2014-01-23

Getting a Handle on China's Credit Bubble

Here is a chart of the change in GDP in the United States divided by the change in Total Credit Market Debt Outstanding (TCMDO). What this chart shows is the falling utility of debt. The first dollar of credit can generate a high return for a business, but each additional dollar of debt has less impact. This is a basic concept in economic (and in life). One can die from drinking too much water, and eventually, adding too much debt leads to losses, such that cutting debt actually increases growth.

The key number for a credit bubble is when the increase in GDP from debt does not exceed interest costs. If interest rates are 5% and an increase in debt only generates a 4% increase in output, then it is a losing proposition and default is coming.
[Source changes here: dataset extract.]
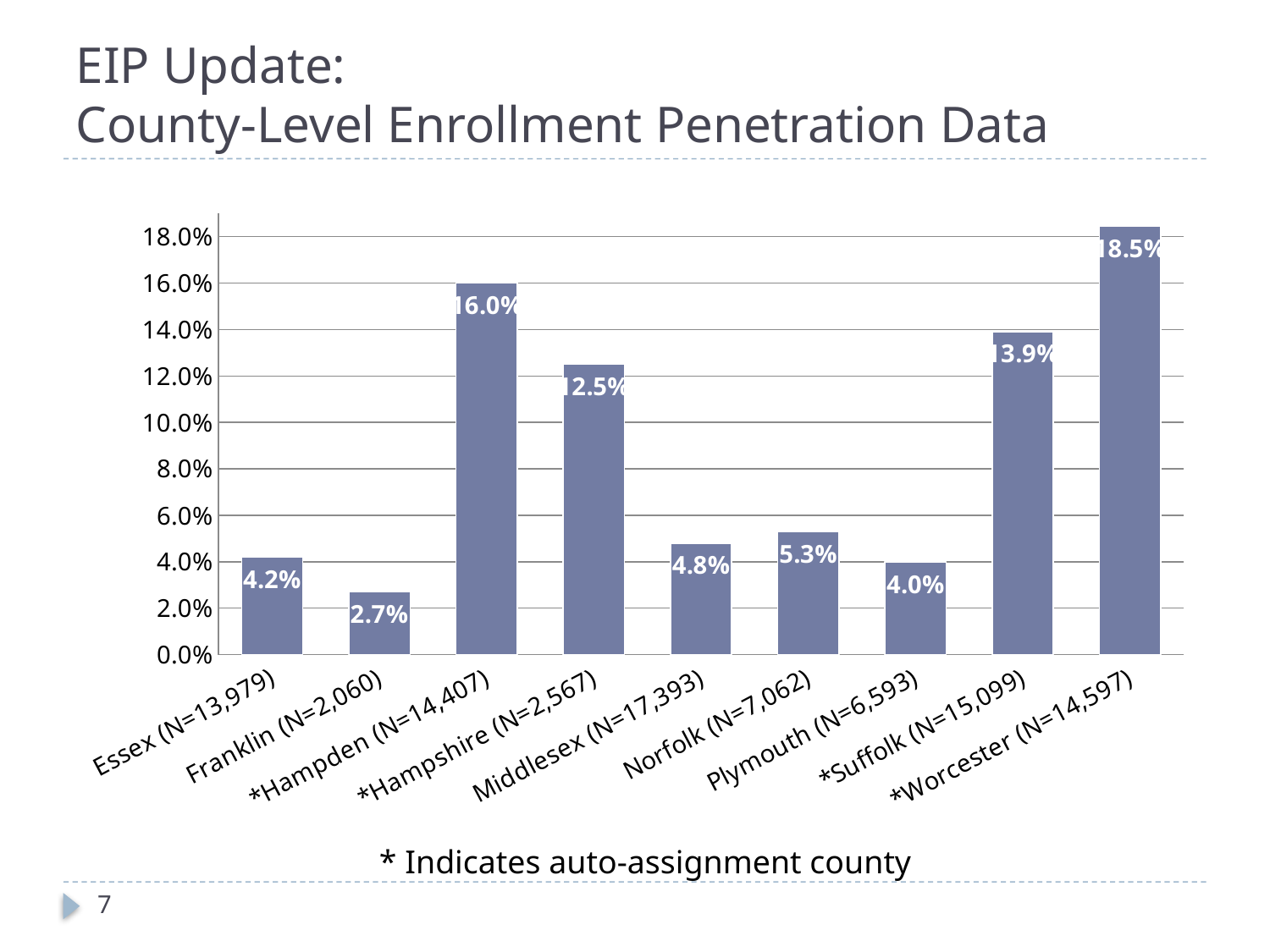
Is the value for *Suffolk (N=15,099) greater or less than 12.0%? greater Which is larger, the value for Norfolk (N=7,062) or the value for Middlesex (N=17,393)? Norfolk (N=7,062) What is the enrollment penetration value for Plymouth (N=6,593)? 4.0% What kind of chart is shown on the slide? bar chart What is the enrollment penetration value for *Hampden (N=14,407)? 16.0% What is the difference between the values for *Hampden (N=14,407) and *Hampshire (N=2,567)? 3.5% According to the note below the chart, what does an asterisk before a county name indicate? auto-assignment county Which county has the highest enrollment penetration? *Worcester (N=14,597) How many counties are shown in the chart? 9 Which county has the lowest enrollment penetration? Franklin (N=2,060) What is the difference between the values for *Worcester (N=14,597) and Franklin (N=2,060)? 15.8% What is the enrollment penetration value for Essex (N=13,979)? 4.2%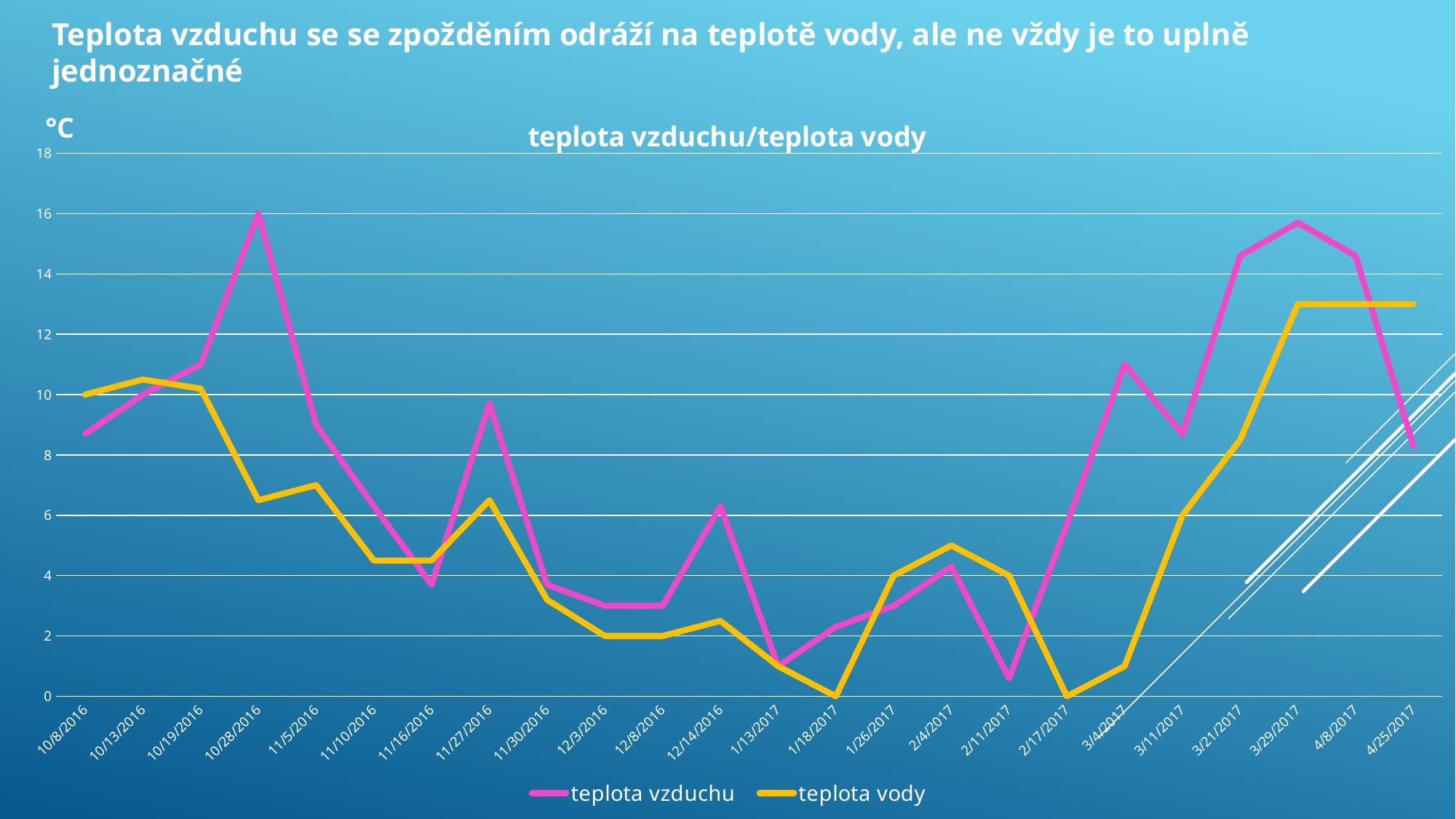
How many series does the legend list? 2 What is the value of teplota vody on 10/8/2016? 10 On 2/11/2017, which series has the higher value, teplota vzduchu or teplota vody? teplota vody Is the value of teplota vzduchu on 3/4/2017 greater or less than 10? greater What is the value of teplota vzduchu on 10/28/2016? 16 On 3/21/2017, which series has the higher value, teplota vzduchu or teplota vody? teplota vzduchu Does teplota vody rise or fall between 2/17/2017 and 4/8/2017? rise What kind of chart is shown on the slide? line chart What is the value of teplota vody on 1/18/2017? 0 What is the title of the chart? teplota vzduchu/teplota vody How many dates are shown on the x axis? 24 Is the value of teplota vody on 11/5/2016 greater or less than 8? less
In 2008, nominal Chinese GDP stood at $4.5 trillion. At the end of 2013, Chinese GDP stood at $9.3 trillion. That is a net increase of $4.8 trillion (this is nominal GDP, which in some years grew at more than 20%).
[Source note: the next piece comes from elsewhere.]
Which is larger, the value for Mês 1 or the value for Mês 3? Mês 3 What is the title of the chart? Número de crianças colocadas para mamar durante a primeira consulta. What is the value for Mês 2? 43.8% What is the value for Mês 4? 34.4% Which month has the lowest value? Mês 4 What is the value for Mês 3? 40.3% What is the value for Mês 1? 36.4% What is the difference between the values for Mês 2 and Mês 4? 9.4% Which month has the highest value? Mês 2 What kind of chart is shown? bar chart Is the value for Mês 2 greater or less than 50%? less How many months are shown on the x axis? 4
Credit In China Has Grown From $9 Trillion To $24 Trillion Since 2008. A net increase of $15 trillion.

Over the past five years then, the increase in GDP divided by the increase in debt equals 0.32. That's around the rate at which the U.S. was seeing in the 1980s and 1990s. In China, the cost of capital is higher and the economy is (supposed to be) growing at a faster rate. So if China is effectively adding debt at the same rate as the 1990s economy in the U.S., that jives with investors such as Marc Faber who say China's GDP growth is closer to 4%.

China crisis may be unavoidable
I, however, question the idea China can grow its way out of this problem.

That's because, first of all, the debt issuers are not the primary beneficiaries of gross domestic product growth. The primary beneficiary of GDP growth is the central government, which gains in the form of tax revenues. Debt issuers, on the other hand, are mostly local and their primary revenue source is land sales.

There is no direct, mechanical or automatic link between economic growth and local authorities' debt service capacities, as we have witnessed since 2008 as total social financing, a broad measure of credit, has exploded.

The argument that China can grow out of its credit bubble is valid if and only if GDP growth increases the debt service capacity of the debtors. As GDP is only a measure of economic activity, not efficiency or profitability, GDP growth alone does not guarantee a proportional increase in the revenue of local authorities that could be used to pay down the debt issued via financing vehicles.
Start to question the quality of Chinese GDP growth and the picture is worse.